Rate constants of CH 3 O 2 + NO 2 ⇄ CH 3 O 2 NO 2 and C 2 H 5 O 2 + NO 2 ⇄ C 2 H 5 O 2 NO 2 reactions under atmospheric conditions

Peroxy (RO 2 ) radicals derived from short‐chain alkanes were detected by an improved technique involving combined fluorescence assay by gas expansion and laser‐induced fluorescence (FAGE‐LIF) and chemical conversion under atmospheric conditions (298 K and 1 bar). The suitability of the system for measuring RO 2 kinetics was tested using the CH 3 O 2 + NO 2 + M ⇄ CH 3 O 2 NO 2 + M reaction. CH 3 O 2 radicals were generated by the OH + CH 4 → CH 3 + H 2 O reaction and subsequent O 2 addition. The CH 3 O 2 radicals were monitored using the LIF intensity of the OH radicals, which were converted from CH 3 O 2 radicals by chemical reaction with NO and O 2 . The decay rates of CH 3 O 2 radicals were measured at various NO 2 concentrations, and the bimolecular rate constant was determined to be kCH 3 O 2 = (3.9 ± 0.3) ×  10 −12  cm 3  molecule −1  s −1 . The result is consistent with the literature value, thus demonstrating the validity of the improved system. We also constructed a fitting equation for the simultaneous determination of the forward and reverse reaction rates because the thermal decomposition of CH 3 O 2 NO 2 was not negligible.
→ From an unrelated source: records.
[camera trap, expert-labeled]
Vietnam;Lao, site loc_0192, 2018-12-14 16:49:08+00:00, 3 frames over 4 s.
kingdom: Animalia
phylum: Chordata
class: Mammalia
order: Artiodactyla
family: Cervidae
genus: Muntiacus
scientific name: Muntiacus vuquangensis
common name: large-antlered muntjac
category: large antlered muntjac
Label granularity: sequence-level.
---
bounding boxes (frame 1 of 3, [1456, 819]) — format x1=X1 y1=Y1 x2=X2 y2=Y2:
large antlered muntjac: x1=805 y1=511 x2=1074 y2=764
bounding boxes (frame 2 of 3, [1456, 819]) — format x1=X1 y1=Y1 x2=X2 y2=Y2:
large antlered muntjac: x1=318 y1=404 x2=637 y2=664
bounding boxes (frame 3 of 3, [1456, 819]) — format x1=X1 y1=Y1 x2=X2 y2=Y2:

From the global fitting analysis using the fitted equation, the decomposition rate of CH 3 O 2 NO 2 was determined to be kCH 3 O 2 NO 2 = 2.0 ± 0.6 s −1 . Furthermore, we investigated the C 2 H 5 O 2 + NO 2 + M ⇄ C 2 H 5 O 2 NO 2 + M reaction. The forward reaction rate was approximately 1.7 times faster than that of the CH 3 O 2 + NO 2 + M reaction: k C 2 H 5 O 2 = (6.5 ± 0.4)  ×  10 −12  cm 3  molecule −1  s −1 , and the reverse reaction rate was 3.6 ± 0.7 s −1 . These results agree with the previous estimates.